§ **Direction**:
Copy out every one of the lines below word for word, leaving out the pictures.

§ **Supplied data**:
--- Begin ---

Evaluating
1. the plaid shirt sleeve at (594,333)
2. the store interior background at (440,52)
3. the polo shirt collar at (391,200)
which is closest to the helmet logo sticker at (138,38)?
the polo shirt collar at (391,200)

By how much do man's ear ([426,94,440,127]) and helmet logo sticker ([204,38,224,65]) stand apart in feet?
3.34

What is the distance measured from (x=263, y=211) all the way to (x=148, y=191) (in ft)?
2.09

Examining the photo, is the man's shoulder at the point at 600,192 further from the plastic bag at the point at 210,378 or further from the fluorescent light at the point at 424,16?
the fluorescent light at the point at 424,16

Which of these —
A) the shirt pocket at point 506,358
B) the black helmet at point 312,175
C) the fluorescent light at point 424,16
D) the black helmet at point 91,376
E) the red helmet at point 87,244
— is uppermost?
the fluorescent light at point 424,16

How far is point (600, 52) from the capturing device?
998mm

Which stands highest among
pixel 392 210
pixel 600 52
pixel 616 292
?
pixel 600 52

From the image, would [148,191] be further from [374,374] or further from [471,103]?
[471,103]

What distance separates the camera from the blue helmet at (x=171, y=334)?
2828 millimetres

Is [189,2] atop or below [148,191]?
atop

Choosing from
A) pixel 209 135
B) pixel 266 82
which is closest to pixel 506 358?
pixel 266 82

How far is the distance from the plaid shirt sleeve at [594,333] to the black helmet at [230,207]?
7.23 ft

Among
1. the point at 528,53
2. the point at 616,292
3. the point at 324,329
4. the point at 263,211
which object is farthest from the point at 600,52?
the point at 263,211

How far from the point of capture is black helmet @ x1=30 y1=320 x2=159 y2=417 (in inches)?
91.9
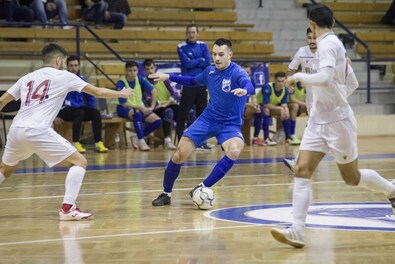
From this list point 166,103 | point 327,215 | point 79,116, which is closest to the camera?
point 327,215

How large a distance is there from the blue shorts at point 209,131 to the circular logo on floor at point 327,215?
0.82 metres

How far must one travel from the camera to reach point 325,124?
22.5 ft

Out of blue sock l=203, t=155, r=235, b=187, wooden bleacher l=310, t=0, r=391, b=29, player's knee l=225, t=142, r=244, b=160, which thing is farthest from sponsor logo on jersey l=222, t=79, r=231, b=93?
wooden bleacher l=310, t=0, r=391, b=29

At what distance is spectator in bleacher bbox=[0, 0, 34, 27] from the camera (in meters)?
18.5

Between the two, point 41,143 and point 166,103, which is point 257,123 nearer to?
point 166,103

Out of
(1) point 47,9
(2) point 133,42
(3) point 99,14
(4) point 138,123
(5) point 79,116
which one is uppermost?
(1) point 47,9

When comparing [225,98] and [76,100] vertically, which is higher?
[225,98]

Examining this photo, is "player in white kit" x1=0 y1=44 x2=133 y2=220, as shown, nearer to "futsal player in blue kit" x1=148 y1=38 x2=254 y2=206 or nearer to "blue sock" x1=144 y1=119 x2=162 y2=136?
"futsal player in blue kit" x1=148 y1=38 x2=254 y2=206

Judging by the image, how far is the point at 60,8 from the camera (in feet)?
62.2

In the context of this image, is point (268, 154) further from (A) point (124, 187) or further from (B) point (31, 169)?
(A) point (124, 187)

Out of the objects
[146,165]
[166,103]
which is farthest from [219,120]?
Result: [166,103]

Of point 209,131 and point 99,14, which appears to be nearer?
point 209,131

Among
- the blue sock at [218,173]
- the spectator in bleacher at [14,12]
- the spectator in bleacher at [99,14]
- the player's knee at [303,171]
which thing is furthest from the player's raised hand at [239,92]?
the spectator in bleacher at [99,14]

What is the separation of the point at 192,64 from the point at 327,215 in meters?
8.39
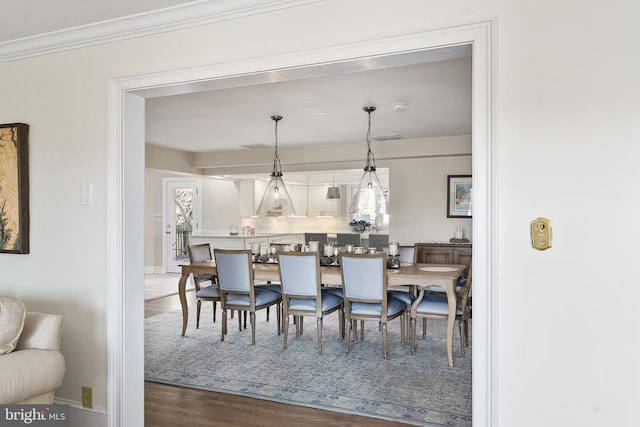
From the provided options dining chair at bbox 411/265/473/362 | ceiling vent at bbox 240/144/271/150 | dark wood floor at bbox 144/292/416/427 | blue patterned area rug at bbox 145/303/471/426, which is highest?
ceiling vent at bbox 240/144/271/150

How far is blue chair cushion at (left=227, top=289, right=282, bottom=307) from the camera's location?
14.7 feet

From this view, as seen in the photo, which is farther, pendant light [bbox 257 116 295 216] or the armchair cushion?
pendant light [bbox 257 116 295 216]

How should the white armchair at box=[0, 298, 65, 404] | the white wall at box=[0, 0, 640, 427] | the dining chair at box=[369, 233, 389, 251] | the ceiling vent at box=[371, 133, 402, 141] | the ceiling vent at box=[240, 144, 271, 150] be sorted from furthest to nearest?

--- End ---

§ **Exercise solution**:
Evaluating
1. the plaid shirt sleeve at (594,333)
2. the store interior background at (440,52)
3. the polo shirt collar at (391,200)
which is closest to the helmet logo sticker at (138,38)?
the polo shirt collar at (391,200)

By how much do man's ear ([426,94,440,127]) and helmet logo sticker ([204,38,224,65]) stand apart in feet?
3.34

What is the distance measured from (x=263, y=211) all the way to (x=148, y=191) (in ft)?
2.09

Examining the photo, is the man's shoulder at the point at 600,192 further from the plastic bag at the point at 210,378 or further from the fluorescent light at the point at 424,16?
the fluorescent light at the point at 424,16

Which of these —
A) the shirt pocket at point 506,358
B) the black helmet at point 312,175
C) the fluorescent light at point 424,16
D) the black helmet at point 91,376
E) the red helmet at point 87,244
— is uppermost?
the fluorescent light at point 424,16

How far is point (600, 52) from the capturing device?
998mm

Which stands highest among
pixel 392 210
pixel 600 52
pixel 616 292
?
pixel 600 52

From the image, would [148,191] be further from [374,374] or further from [471,103]?
[471,103]

What distance separates the camera from the blue helmet at (x=171, y=334)?
2828 millimetres

Is [189,2] atop or below [148,191]?
atop

Choosing from
A) pixel 209 135
B) pixel 266 82
which is closest to pixel 506 358?
pixel 266 82

How far is the distance from the plaid shirt sleeve at [594,333] to the black helmet at [230,207]?
7.23 ft

Among
1. the point at 528,53
2. the point at 616,292
3. the point at 324,329
4. the point at 263,211
which object is farthest from the point at 600,52?
the point at 263,211

How far from the point of capture is black helmet @ x1=30 y1=320 x2=159 y2=417 (in inches)?
91.9
From this list point 166,103 | point 327,215 | point 79,116, which is closest to the camera?
point 327,215

How large a distance is there from the blue shorts at point 209,131 to the circular logo on floor at point 327,215?
0.82 metres

How far must one travel from the camera to reach point 325,124?
22.5 ft

Out of blue sock l=203, t=155, r=235, b=187, wooden bleacher l=310, t=0, r=391, b=29, player's knee l=225, t=142, r=244, b=160, which thing is farthest from sponsor logo on jersey l=222, t=79, r=231, b=93?
wooden bleacher l=310, t=0, r=391, b=29

At what distance is spectator in bleacher bbox=[0, 0, 34, 27] from the camera (in meters)?
18.5

Between the two, point 41,143 and point 166,103, which is point 257,123 nearer to?
point 166,103

Out of
(1) point 47,9
(2) point 133,42
(3) point 99,14
(4) point 138,123
(5) point 79,116
which one is uppermost?
(1) point 47,9

When comparing [225,98] and [76,100] vertically, which is higher?
[225,98]

Examining this photo, is "player in white kit" x1=0 y1=44 x2=133 y2=220, as shown, nearer to "futsal player in blue kit" x1=148 y1=38 x2=254 y2=206 or nearer to "blue sock" x1=144 y1=119 x2=162 y2=136?
"futsal player in blue kit" x1=148 y1=38 x2=254 y2=206

Judging by the image, how far is the point at 60,8 from the camera (in feet)?
62.2

In the context of this image, is point (268, 154) further from (A) point (124, 187) or further from (B) point (31, 169)?
(A) point (124, 187)

Out of the objects
[146,165]
[166,103]
which is farthest from [219,120]?
Result: [166,103]

Of point 209,131 and point 99,14, which appears to be nearer?
point 209,131

Among
- the blue sock at [218,173]
- the spectator in bleacher at [14,12]
- the spectator in bleacher at [99,14]
- the player's knee at [303,171]
which thing is furthest from the player's raised hand at [239,92]?
the spectator in bleacher at [99,14]

What is the separation of the point at 192,64 from the point at 327,215 in meters?
8.39
From the provided options dining chair at bbox 411/265/473/362 | ceiling vent at bbox 240/144/271/150 | dark wood floor at bbox 144/292/416/427 | blue patterned area rug at bbox 145/303/471/426, which is highest?
ceiling vent at bbox 240/144/271/150

How far is blue chair cushion at (left=227, top=289, right=282, bottom=307) from the camera's location?
14.7 feet

From this view, as seen in the photo, which is farther, pendant light [bbox 257 116 295 216] or the armchair cushion?
pendant light [bbox 257 116 295 216]

How should the white armchair at box=[0, 298, 65, 404] | the white wall at box=[0, 0, 640, 427] | the dining chair at box=[369, 233, 389, 251] | the ceiling vent at box=[371, 133, 402, 141] | the ceiling vent at box=[240, 144, 271, 150] be sorted from furthest to nearest?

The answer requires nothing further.